1. There's no point. Is there a clear focus to your article, or is it just a rambling of opinions and ideas? Using the structure of a Top 10 list should help.
2. There's no space. Is there enough white space for the reader in between ideas? A good rule of thumb is four lines maximum per paragraph. If you're publishing an HTML newsletter with a sidebar, that could be as few as one or two sentences!
3. There's no discretion. Oh my goodness!!! Are you overusing exclamation marks? If it's really that important, tell us why! Otherwise you're just distracting your reader.
4. There's no reader. Are you talking AT your reader or TO them? Ask them questions, use the word "you," and take a conversational tone in your writing. Try reading your articles out loud as you write; imagine a client is listening.
5. There's no end. Do your sentences tend to run on and on?
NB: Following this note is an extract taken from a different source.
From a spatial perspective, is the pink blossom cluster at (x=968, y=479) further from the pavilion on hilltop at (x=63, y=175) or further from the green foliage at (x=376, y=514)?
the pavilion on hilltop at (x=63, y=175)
Don't make it hard work to read your articles, or your readers won't stay with you. Write clearly and your ideas will be read, understood and shared.
6. There's no action. Do you let your reader off the hook with passive language? Pull them in by using lots of action words for things they should do, or to describe things you or others have already done.
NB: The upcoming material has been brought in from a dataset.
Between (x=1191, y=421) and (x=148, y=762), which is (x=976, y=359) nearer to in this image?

7. There's no logic. Are you confusing your reader by combining too many points in the same paragraph? Use a clear and concise structure to separate your ideas.
8. There's no match. What is the focus of your list? If it's problem-focused, or a "don't" list (Top 10 mistakes, Top 10 symptoms, etc.), then that's what the header of each point should be. If it's solution-focused, or a "do" list (Top 10 ways to, Top 10 tips, etc.), then ALL of your list items should reflect that.
9. There's no magic. Do your list item titles (mini-headlines) stand out and attract attention? Choose a similar short phrase or keyword for each, rather than a full sentence. Make each mini-headline approximately the same length.
10. There's no invitation. Have you ever heard Andrea Lee say, "A confused mind always says no"? In the Author Resource box at the end of your article, make it clear which ONE action you'd like the reader to take – preferably to visit your website and sign-up for your free gift.
Quick Writing Prompt: Print this post and use it as a checklist when you're editing your next Top 10 article. Make sure you haven't made any of these mistakes!
Note: This article was edited on July 26, 2008 to conform with The Customizable Style Guide for Coaches Who Write.